Anderson has been called the "most famous unknown composer" because his music has rooted itself in American culture, becoming as iconic as the flag and apple pie.

He was born into a family of first-generation Swedish immigrants. In 1919, he began his music and piano studies at the New England Conservatory of Music. At Harvard, he studied composition with George Enescu and Walter Piston and earned his M.A. in 1930. He then served as director of the Harvard University Band (1931 - 1935) while pursuing studies in German and the Scandinavian languages. At the same time, he tutored at Radcliffe College and was an organist, instrumentalist, and conductor in Boston. One of his orchestral pieces from this time is the Harvard Fantasy (1936), which was revised in 1969 as A Harvard Festival. His orchestrations and arrangements in Boston and New York (1935 - 1942) were noticed by Arthur Fiedler, then music director of the Boston Pops, who asked Anderson to compose original works for that orchestra. This suggestion led to the miniature tone poem Jazz Pizzicato for string orchestra (1938), followed that same year by Jazz Legato also for strings. In 1942, Anderson married Eleanor Firke and they moved to Woodbury, CT, where they raised four children.

During the war, Anderson served as a translator and interpreter in Iceland and the U.S. Promoted to Chief of the Scandinavian Desk of the Military Intelligence Service, he composed one of his most popular works, The Syncopated Clock (1945), with its delightful percussion writing, while working at the Pentagon.

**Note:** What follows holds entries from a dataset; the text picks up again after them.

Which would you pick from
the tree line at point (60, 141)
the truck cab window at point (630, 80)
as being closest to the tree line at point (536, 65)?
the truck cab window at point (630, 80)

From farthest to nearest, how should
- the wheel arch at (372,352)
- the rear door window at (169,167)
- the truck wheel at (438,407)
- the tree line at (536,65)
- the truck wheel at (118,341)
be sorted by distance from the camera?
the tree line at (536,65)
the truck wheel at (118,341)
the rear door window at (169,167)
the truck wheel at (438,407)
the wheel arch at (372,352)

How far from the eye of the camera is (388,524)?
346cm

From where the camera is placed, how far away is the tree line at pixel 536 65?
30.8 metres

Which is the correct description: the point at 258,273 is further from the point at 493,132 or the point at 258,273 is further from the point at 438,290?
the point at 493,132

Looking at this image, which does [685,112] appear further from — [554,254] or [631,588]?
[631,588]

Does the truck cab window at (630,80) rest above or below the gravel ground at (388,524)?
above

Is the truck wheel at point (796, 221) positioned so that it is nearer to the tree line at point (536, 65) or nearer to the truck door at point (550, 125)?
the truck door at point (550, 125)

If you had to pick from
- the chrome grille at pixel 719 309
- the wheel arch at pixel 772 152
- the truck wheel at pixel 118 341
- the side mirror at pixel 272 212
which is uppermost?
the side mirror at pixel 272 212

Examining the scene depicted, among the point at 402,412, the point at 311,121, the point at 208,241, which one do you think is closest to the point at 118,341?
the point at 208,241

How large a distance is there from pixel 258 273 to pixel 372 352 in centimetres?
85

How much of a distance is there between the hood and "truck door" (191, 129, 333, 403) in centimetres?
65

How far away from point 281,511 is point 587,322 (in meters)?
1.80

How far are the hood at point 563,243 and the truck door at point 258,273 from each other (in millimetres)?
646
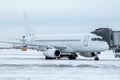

Arthur Fiedler premiered all of Anderson's works, with their delightful orchestrations and sound effects, through 1950. These included Promenade (1945), Chicken Reel (1946), Serenata (1947), Irish Suite (1947), Fiddle-Faddle for strings (1947), the famous and now seasonally revived Sleigh Ride (1948), A Trumpeter's Lullaby (1949), The Waltzing Cat (1950), and The Typewriter (1950) with its novel imitative effects. Anderson also worked as an orchestrator and arranger (of popular folk tunes, historic marches, and so on) for the Boston Pops during these years, sometimes conducting his own works.

Anderson then signed a contract with Decca Records, which brought out the first performances of pieces such as the 1952 top-of-the-charts hit Blue Tango (1951), for which he received a gold record for more than a million sales; Belle of the Ball (1951); The Penny-Whistle Song (1951); Horse and Buggy (1951); and Plink, Plank, Plunk! for strings (1951). Anderson's most extended composition, the Piano Concerto in C (1953), was withdrawn after its premiere because he wished to make changes to the first movement.

His recorded compositions continued with the orchestral works Sandpaper Ballet (1954), Suite of Carols for strings (1955), the Broadway musical Goldilocks, the ballet Lady in Waiting (1959), Arietta (1962), Balladette (1962), The Captains and the Kings (1962), and Home Stretch (1962). Anderson continued to compose and conduct his music until his death. He was elected to the Songwriters Hall of Fame in 1988.